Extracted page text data
* * * * * * *

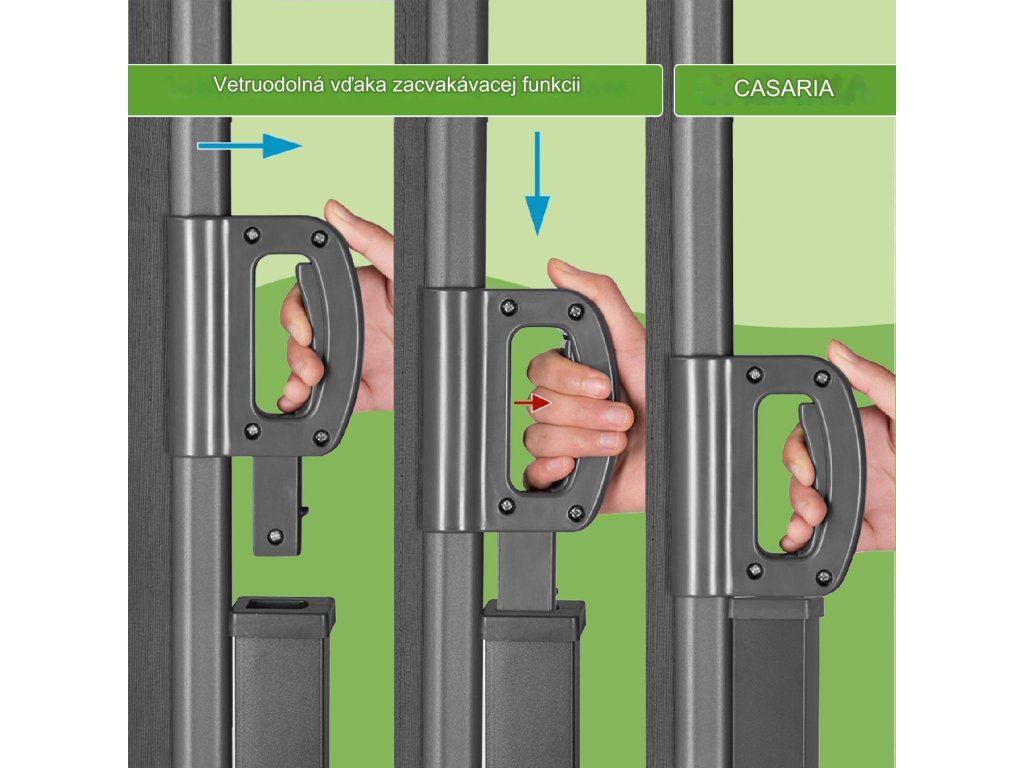 Vetruodolná vďaka zacvakávacej funkcii

CASARIA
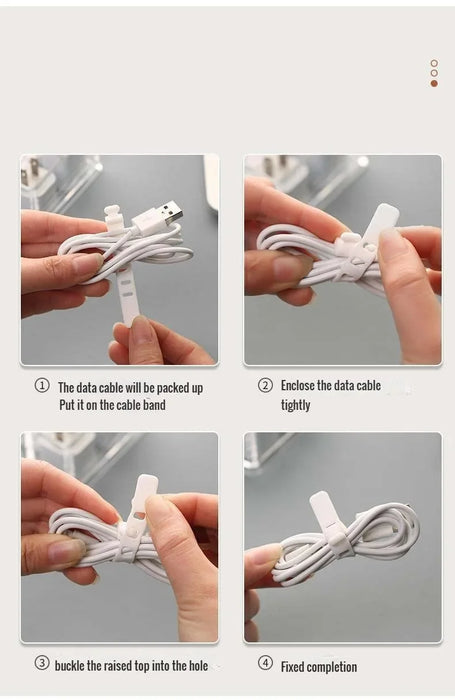 ① The data cable will be packed up
Put it on the cable band

② Enclose the data cable
tightly

③ buckle the raised top into the hole

④ Fixed completion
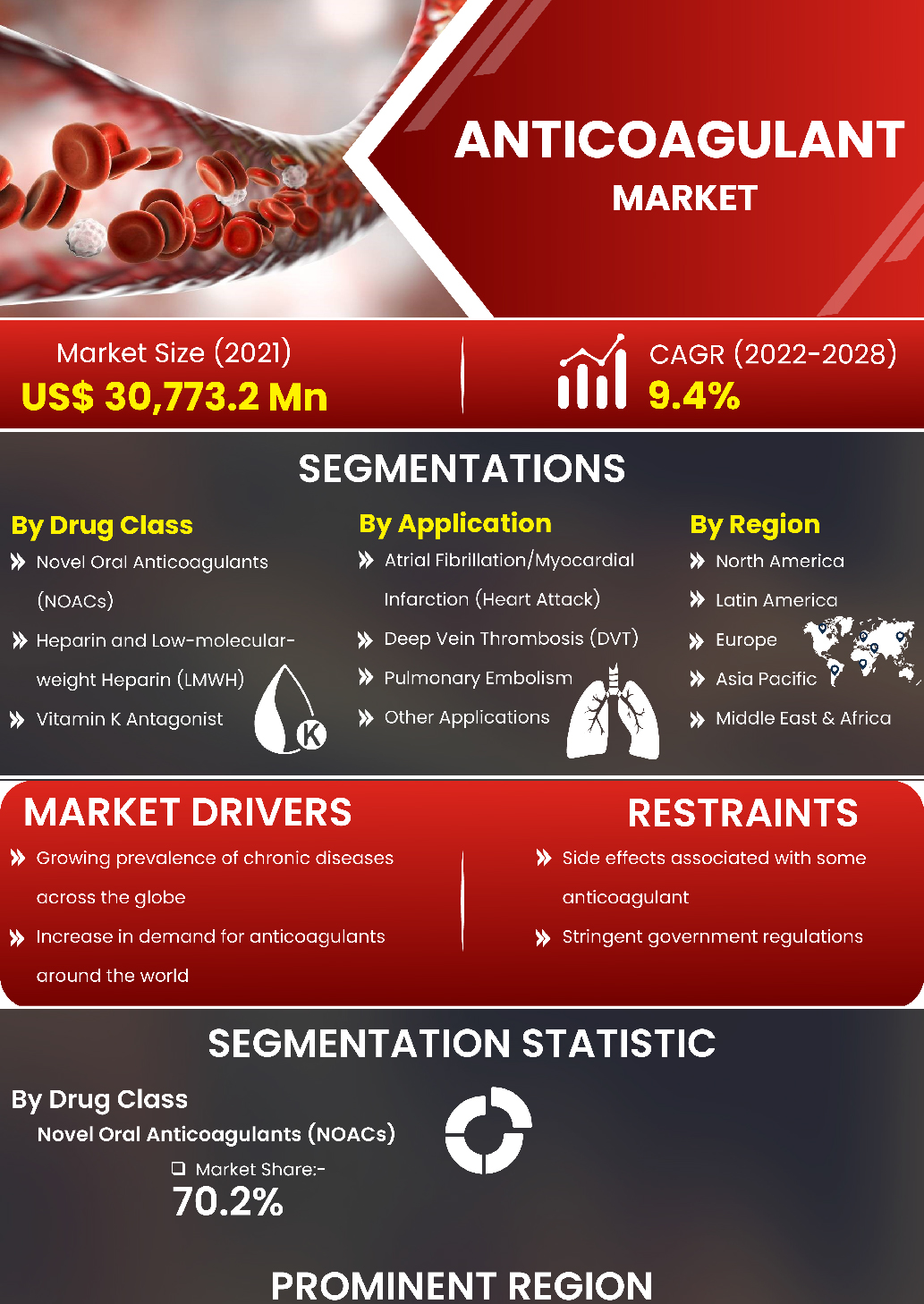 ANTICOAGULANT
MARKET

Market Size (2021)
US$ 30,773.2 Mn

CAGR (2022-2028)
9.4%

SEGMENTATIONS

By Drug Class
Novel Oral Anticoagulants (NOACs)
Heparin and Low-molecular-weight Heparin (LMWH)
Vitamin K Antagonist

K

By Application
Atrial Fibrillation/Myocardial Infarction (Heart Attack)
Deep Vein Thrombosis (DVT)
Pulmonary Embolism
Other Applications

By Region
North America
Latin America
Europe
Asia Pacific
Middle East & Africa

MARKET DRIVERS
Growing prevalence of chronic diseases across the globe
Increase in demand for anticoagulants around the world

RESTRAINTS
Side effects associated with some anticoagulant
Stringent government regulations

SEGMENTATION STATISTIC

By Drug Class
Novel Oral Anticoagulants (NOACs)
Market Share:-
70.2%

PROMINENT REGION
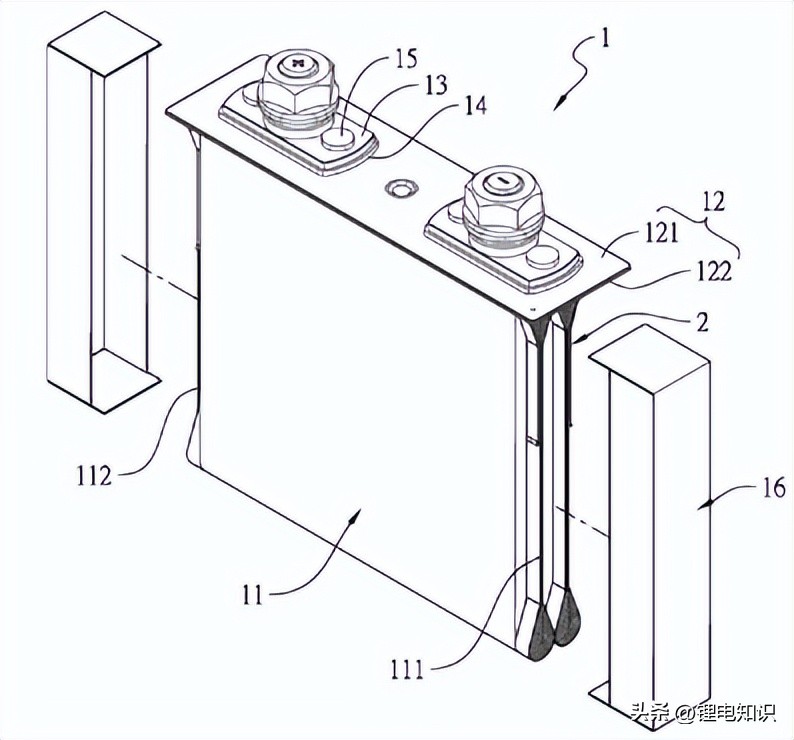 1
15
13
14
12
121
122
2
112
16
11
111
头条 @锂电知识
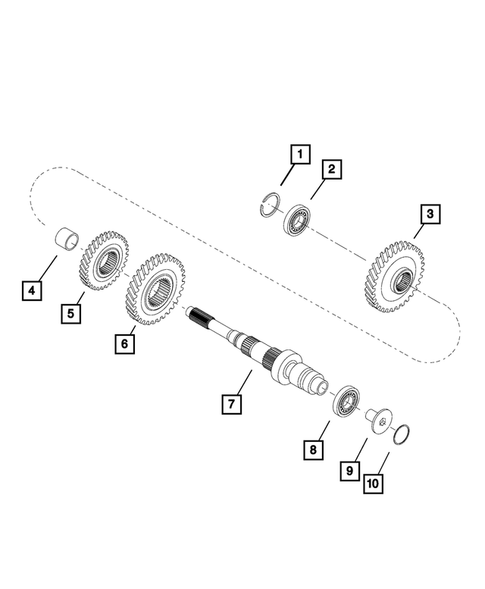 1
2
3
4
5
6
7
8
9
10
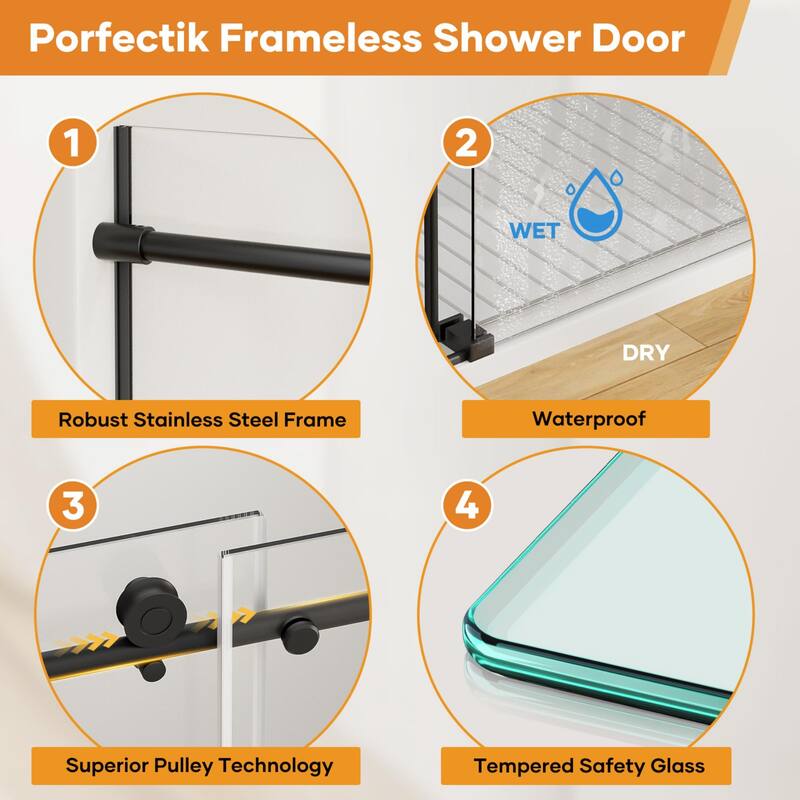 Porfectik Frameless Shower Door

1

Robust Stainless Steel Frame

2

WET

DRY

Waterproof

3

Superior Pulley Technology

4

Tempered Safety Glass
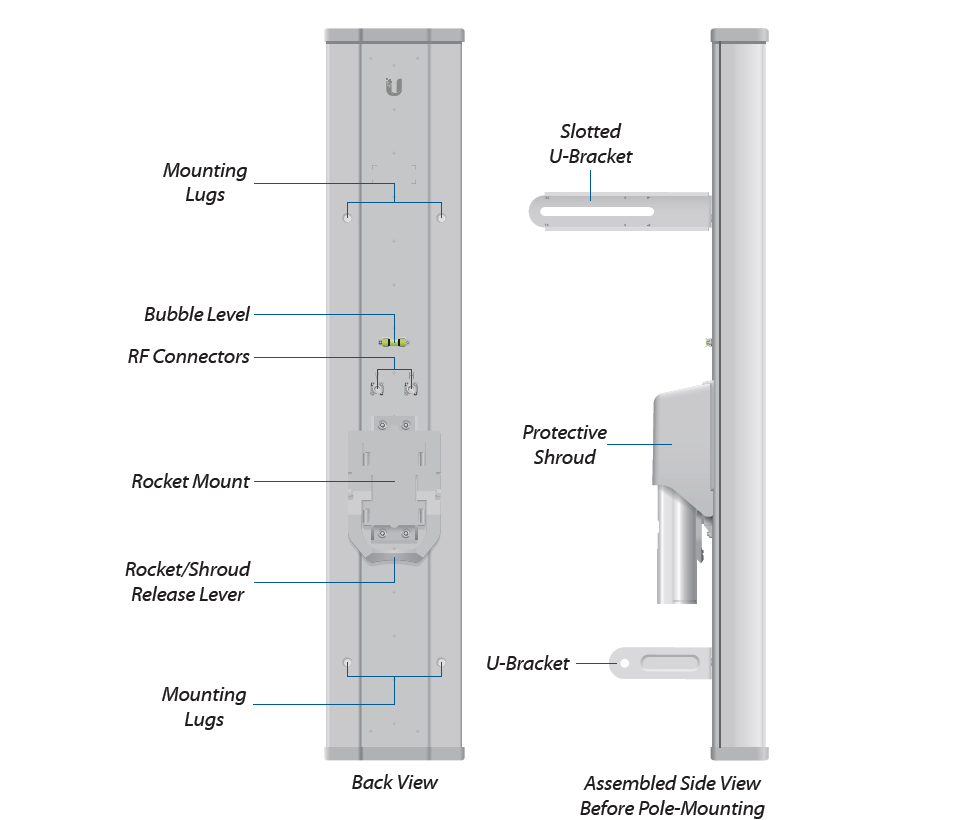 Mounting Lugs

Bubble Level

RF Connectors

Rocket Mount

Rocket/Shroud Release Lever

Mounting Lugs

Back View

Slotted U-Bracket

Protective Shroud

U-Bracket

Assembled Side View Before Pole-Mounting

* * * * * * *

> [What is needed]: Print, exactly as written, the lines above from the first one to the one containing "Bubble Level". Leave out pictures.

> [Exercise solution]:
 Vetruodolná vďaka zacvakávacej funkcii

CASARIA
 ① The data cable will be packed up
Put it on the cable band

② Enclose the data cable
tightly

③ buckle the raised top into the hole

④ Fixed completion
 ANTICOAGULANT
MARKET

Market Size (2021)
US$ 30,773.2 Mn

CAGR (2022-2028)
9.4%

SEGMENTATIONS

By Drug Class
Novel Oral Anticoagulants (NOACs)
Heparin and Low-molecular-weight Heparin (LMWH)
Vitamin K Antagonist

K

By Application
Atrial Fibrillation/Myocardial Infarction (Heart Attack)
Deep Vein Thrombosis (DVT)
Pulmonary Embolism
Other Applications

By Region
North America
Latin America
Europe
Asia Pacific
Middle East & Africa

MARKET DRIVERS
Growing prevalence of chronic diseases across the globe
Increase in demand for anticoagulants around the world

RESTRAINTS
Side effects associated with some anticoagulant
Stringent government regulations

SEGMENTATION STATISTIC

By Drug Class
Novel Oral Anticoagulants (NOACs)
Market Share:-
70.2%

PROMINENT REGION
 1
15
13
14
12
121
122
2
112
16
11
111
头条 @锂电知识
 1
2
3
4
5
6
7
8
9
10
 Porfectik Frameless Shower Door

1

Robust Stainless Steel Frame

2

WET

DRY

Waterproof

3

Superior Pulley Technology

4

Tempered Safety Glass
 Mounting Lugs

Bubble Level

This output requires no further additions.